The URLs that HTTP Archive tests each month come from the latest Chrome UX Report (CrUX) dataset. CrUX is a collection of origins that reflect real UX trends on the web, so as usage changes the HTTP Archive dataset will fluctuate.
Thanks! and do you know why the number of domains in CrUX varies?
CrUX is a reflection of real world web usage month-to-month.
and is there any information regarding discrepancy between Alexa and CrUX. I checked some URLs there are in both dataset. But I couldn’t find any info for example how many URL in Alexa is also in CrUX?
Different datasets slurped using different user bases and updated
constantly so such comparisons are not really meaningful even if
possible.
Charlie
And do you know if google provides also a ranking in CrUX?

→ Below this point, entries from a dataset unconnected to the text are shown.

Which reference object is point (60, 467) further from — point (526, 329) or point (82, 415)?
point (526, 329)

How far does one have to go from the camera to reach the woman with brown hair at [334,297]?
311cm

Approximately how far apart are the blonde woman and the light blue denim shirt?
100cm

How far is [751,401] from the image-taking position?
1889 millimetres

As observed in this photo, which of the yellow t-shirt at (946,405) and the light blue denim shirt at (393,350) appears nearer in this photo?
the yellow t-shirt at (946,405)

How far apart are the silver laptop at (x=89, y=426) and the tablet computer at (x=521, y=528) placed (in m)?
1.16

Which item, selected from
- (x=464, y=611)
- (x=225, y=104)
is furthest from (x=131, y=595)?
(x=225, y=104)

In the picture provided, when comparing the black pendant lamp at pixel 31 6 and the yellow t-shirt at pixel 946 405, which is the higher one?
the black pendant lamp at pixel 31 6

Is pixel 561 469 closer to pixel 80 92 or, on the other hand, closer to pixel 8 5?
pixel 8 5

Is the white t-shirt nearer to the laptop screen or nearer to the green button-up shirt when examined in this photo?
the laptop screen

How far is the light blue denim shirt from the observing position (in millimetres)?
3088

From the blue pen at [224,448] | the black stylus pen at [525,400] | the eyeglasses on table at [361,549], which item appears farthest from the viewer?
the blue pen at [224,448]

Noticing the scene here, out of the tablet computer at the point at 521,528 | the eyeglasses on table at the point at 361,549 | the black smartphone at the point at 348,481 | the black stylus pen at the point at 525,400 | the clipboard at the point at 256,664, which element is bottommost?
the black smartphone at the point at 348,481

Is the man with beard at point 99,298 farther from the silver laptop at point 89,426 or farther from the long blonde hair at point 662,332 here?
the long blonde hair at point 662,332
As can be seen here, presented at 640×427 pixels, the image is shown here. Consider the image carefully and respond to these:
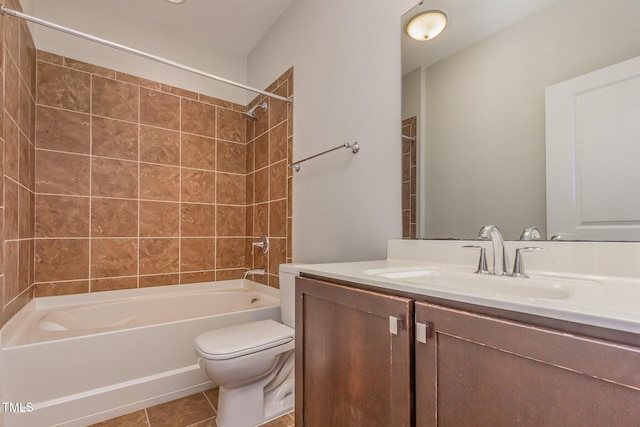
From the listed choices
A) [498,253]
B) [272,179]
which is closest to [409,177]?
[498,253]

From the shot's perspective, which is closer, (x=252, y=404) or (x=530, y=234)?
(x=530, y=234)

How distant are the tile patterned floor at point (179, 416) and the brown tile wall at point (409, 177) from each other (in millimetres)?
1166

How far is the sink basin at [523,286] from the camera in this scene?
0.74m

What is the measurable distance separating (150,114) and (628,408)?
284 cm

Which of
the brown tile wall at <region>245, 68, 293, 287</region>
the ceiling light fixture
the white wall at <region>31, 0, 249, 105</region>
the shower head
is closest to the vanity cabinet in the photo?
the ceiling light fixture

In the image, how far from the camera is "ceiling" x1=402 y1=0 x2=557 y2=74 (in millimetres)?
1105

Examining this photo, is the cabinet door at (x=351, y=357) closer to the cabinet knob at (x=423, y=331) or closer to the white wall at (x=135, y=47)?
the cabinet knob at (x=423, y=331)

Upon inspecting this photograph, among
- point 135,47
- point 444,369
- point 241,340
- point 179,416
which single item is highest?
point 135,47

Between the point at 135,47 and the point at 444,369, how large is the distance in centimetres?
289

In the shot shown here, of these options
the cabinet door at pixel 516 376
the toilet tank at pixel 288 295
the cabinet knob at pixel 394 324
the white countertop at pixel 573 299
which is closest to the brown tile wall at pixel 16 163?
the toilet tank at pixel 288 295

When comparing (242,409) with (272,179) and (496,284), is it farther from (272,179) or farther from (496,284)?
(272,179)

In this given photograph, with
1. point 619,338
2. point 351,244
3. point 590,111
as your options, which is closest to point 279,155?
point 351,244

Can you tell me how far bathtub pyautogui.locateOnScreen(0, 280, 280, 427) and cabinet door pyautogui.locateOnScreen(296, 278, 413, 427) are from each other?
3.25 feet

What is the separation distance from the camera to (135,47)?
236cm
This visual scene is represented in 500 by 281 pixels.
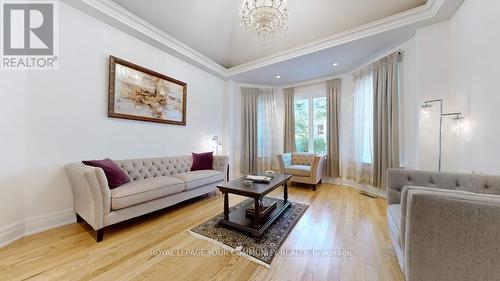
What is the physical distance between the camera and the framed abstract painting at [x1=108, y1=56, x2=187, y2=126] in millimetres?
2689

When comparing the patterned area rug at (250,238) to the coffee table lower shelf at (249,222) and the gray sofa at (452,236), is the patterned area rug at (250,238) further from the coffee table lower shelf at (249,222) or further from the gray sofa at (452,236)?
the gray sofa at (452,236)

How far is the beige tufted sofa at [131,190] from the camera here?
1.90 meters

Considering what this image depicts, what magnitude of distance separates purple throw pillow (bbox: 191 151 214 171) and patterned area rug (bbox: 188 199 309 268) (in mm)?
1320

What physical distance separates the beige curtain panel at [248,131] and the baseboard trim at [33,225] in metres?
3.54

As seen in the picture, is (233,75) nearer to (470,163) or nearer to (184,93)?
(184,93)

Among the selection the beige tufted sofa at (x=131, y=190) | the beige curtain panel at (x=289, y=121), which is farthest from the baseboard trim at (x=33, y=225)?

I’m not sure what you mean by “ranking” but you can find out everything
you need about CrUX from the website.
Charlie
CrUX is not ranked. You can join the URLs in HTTP Archive with old Alexa datasets (see Getting domain rank with the new rank-less Chrome UX Report corpus) but the Alexa dataset only provides ranking at the domain granularity*.
About 2/3 of the domains in CrUX are also found in the ranked Alexa domain list.